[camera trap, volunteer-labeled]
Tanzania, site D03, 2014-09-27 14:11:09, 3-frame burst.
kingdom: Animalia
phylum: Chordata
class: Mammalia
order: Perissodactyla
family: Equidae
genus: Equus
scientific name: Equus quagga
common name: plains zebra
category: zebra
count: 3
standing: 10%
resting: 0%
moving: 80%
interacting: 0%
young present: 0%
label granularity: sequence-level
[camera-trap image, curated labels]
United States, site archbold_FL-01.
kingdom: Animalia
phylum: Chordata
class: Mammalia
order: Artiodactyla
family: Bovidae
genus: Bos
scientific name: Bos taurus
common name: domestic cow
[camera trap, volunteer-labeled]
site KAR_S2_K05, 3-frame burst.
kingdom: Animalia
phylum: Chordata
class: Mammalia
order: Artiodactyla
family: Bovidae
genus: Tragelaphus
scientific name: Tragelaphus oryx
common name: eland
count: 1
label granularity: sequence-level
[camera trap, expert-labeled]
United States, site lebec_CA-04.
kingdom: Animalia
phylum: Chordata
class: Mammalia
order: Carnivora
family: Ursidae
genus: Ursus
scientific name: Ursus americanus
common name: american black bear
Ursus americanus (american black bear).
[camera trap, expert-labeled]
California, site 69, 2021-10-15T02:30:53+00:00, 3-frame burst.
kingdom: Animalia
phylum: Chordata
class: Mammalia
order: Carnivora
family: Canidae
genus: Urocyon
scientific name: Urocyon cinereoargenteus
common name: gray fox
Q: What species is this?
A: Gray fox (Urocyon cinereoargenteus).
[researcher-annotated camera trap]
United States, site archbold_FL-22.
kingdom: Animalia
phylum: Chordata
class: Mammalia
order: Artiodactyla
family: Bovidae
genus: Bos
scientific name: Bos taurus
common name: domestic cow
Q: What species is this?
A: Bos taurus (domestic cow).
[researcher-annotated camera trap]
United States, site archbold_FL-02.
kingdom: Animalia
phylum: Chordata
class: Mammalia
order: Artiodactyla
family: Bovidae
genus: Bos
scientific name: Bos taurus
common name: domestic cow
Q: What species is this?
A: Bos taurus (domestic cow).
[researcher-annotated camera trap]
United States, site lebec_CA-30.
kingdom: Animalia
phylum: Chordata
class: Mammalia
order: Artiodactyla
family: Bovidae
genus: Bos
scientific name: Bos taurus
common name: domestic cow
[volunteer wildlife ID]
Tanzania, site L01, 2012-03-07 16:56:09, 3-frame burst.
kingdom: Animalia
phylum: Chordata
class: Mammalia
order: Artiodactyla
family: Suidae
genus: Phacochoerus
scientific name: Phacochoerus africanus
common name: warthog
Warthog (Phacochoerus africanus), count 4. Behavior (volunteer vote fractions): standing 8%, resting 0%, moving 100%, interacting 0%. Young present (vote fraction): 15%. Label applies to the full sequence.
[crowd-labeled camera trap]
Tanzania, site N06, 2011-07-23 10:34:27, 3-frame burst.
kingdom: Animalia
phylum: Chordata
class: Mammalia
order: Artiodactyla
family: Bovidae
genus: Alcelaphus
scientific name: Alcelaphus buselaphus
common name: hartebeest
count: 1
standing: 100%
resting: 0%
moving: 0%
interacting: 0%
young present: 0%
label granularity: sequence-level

== INSTRUCTIONS TO FOLLOW ==
Could you quote the material above in full, exactly as it stands?

== WRITTEN REPLY ==
[camera trap, volunteer-labeled]
Tanzania, site D03, 2014-09-27 14:11:09, 3-frame burst.
kingdom: Animalia
phylum: Chordata
class: Mammalia
order: Perissodactyla
family: Equidae
genus: Equus
scientific name: Equus quagga
common name: plains zebra
category: zebra
count: 3
standing: 10%
resting: 0%
moving: 80%
interacting: 0%
young present: 0%
label granularity: sequence-level
[camera-trap image, curated labels]
United States, site archbold_FL-01.
kingdom: Animalia
phylum: Chordata
class: Mammalia
order: Artiodactyla
family: Bovidae
genus: Bos
scientific name: Bos taurus
common name: domestic cow
[camera trap, volunteer-labeled]
site KAR_S2_K05, 3-frame burst.
kingdom: Animalia
phylum: Chordata
class: Mammalia
order: Artiodactyla
family: Bovidae
genus: Tragelaphus
scientific name: Tragelaphus oryx
common name: eland
count: 1
label granularity: sequence-level
[camera trap, expert-labeled]
United States, site lebec_CA-04.
kingdom: Animalia
phylum: Chordata
class: Mammalia
order: Carnivora
family: Ursidae
genus: Ursus
scientific name: Ursus americanus
common name: american black bear
Ursus americanus (american black bear).
[camera trap, expert-labeled]
California, site 69, 2021-10-15T02:30:53+00:00, 3-frame burst.
kingdom: Animalia
phylum: Chordata
class: Mammalia
order: Carnivora
family: Canidae
genus: Urocyon
scientific name: Urocyon cinereoargenteus
common name: gray fox
Q: What species is this?
A: Gray fox (Urocyon cinereoargenteus).
[researcher-annotated camera trap]
United States, site archbold_FL-22.
kingdom: Animalia
phylum: Chordata
class: Mammalia
order: Artiodactyla
family: Bovidae
genus: Bos
scientific name: Bos taurus
common name: domestic cow
Q: What species is this?
A: Bos taurus (domestic cow).
[researcher-annotated camera trap]
United States, site archbold_FL-02.
kingdom: Animalia
phylum: Chordata
class: Mammalia
order: Artiodactyla
family: Bovidae
genus: Bos
scientific name: Bos taurus
common name: domestic cow
Q: What species is this?
A: Bos taurus (domestic cow).
[researcher-annotated camera trap]
United States, site lebec_CA-30.
kingdom: Animalia
phylum: Chordata
class: Mammalia
order: Artiodactyla
family: Bovidae
genus: Bos
scientific name: Bos taurus
common name: domestic cow
[volunteer wildlife ID]
Tanzania, site L01, 2012-03-07 16:56:09, 3-frame burst.
kingdom: Animalia
phylum: Chordata
class: Mammalia
order: Artiodactyla
family: Suidae
genus: Phacochoerus
scientific name: Phacochoerus africanus
common name: warthog
Warthog (Phacochoerus africanus), count 4. Behavior (volunteer vote fractions): standing 8%, resting 0%, moving 100%, interacting 0%. Young present (vote fraction): 15%. Label applies to the full sequence.
[crowd-labeled camera trap]
Tanzania, site N06, 2011-07-23 10:34:27, 3-frame burst.
kingdom: Animalia
phylum: Chordata
class: Mammalia
order: Artiodactyla
family: Bovidae
genus: Alcelaphus
scientific name: Alcelaphus buselaphus
common name: hartebeest
count: 1
standing: 100%
resting: 0%
moving: 0%
interacting: 0%
young present: 0%
label granularity: sequence-level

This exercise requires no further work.